I'm working on the following problem:
A single server works on an infinite supply of jobs. The amount of time it takes the server to work on a single job is exponential with rate $\mu$, successive processing times being iid. If the service of a job takes less than $b$ units of time, the server immediately starts on a new job. Otherwise, it takes a break for $a > 0$ units of time and then starts a new job immediately afterwards. Suppose that at time zero, the server starts a new job. Let $A(t)$ denote the state of the server at time t.

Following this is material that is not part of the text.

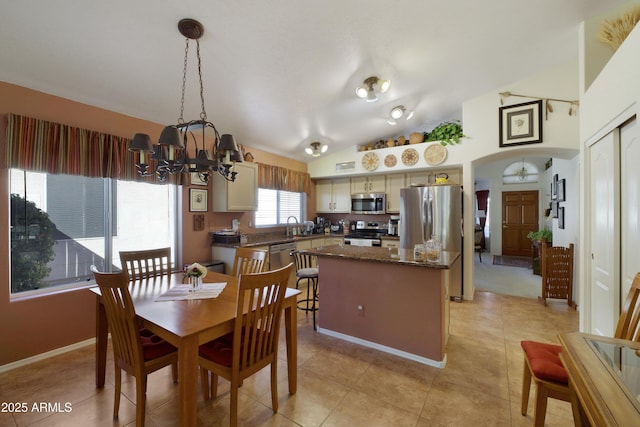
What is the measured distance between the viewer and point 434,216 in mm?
4102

If the server is working at time t, we let $A(t) = 1$, otherwise we let $A(t) = 0$.
The instructions are to derive a renewal equation for $\mathbb P(A(t)=1)$ (where $t>b$) and use the key renewal theorem to compute $\lim_{t\to\infty}\mathbb P(A(t)=1)$. However, it seems like there's a simpler solution:
Let $X_n\stackrel{\mathrm{i.i.d.}}\sim\mathsf {Exp}(\mu)$ and $$\tau = \inf\{n>0: X_n>b\}. $$ Then $\mathbb P(X_1>b)=e^{-\mu b}$, so as $$\{\tau = n\} = \{X_n > b\}\cap\bigcap_{k=1}^{n-1}\{X_n\leqslant b\}, $$ it follows that $$\mathbb P(\tau = n) = \left(1-e^{-\mu b}\right)^{n-1}e^{-\mu b}, n=1,2,\ldots $$ Let $S_n=\sum_{k=1}^n X_k$, then the time until the server takes a break is $S_\tau$. A geometric sum of i.i.d. exponential random variables is again exponential, so $S_\tau\sim\mathsf{Exp}(e^{-\mu b}\mu)$. Letting $U_n\stackrel{\mathrm{i.i.d.}}\sim\mathsf{Exp}(e^{-\mu b}\mu)$ and $D_n\equiv a$ we see that $A(t)$ is the state process corresponding to the alternating renewal process $\{(U_n,D_n):n\geqslant 1\}$. It follows then from the key renewal theorem that $$\lim_{t\to\infty} \mathbb P(A(t)=1) = \frac{\mathbb E[U_1]}{\mathbb E[U_1]+\mathbb E[D_1]} = \frac{e^{\mu b}/\mu}{e^{\mu b}/\mu + a}=\frac{e^{\mu b}}{e^{\mu b}+a\mu}. $$
My questions here are, naturally:
- Is my argument correct?
- What would the renewal equation look like?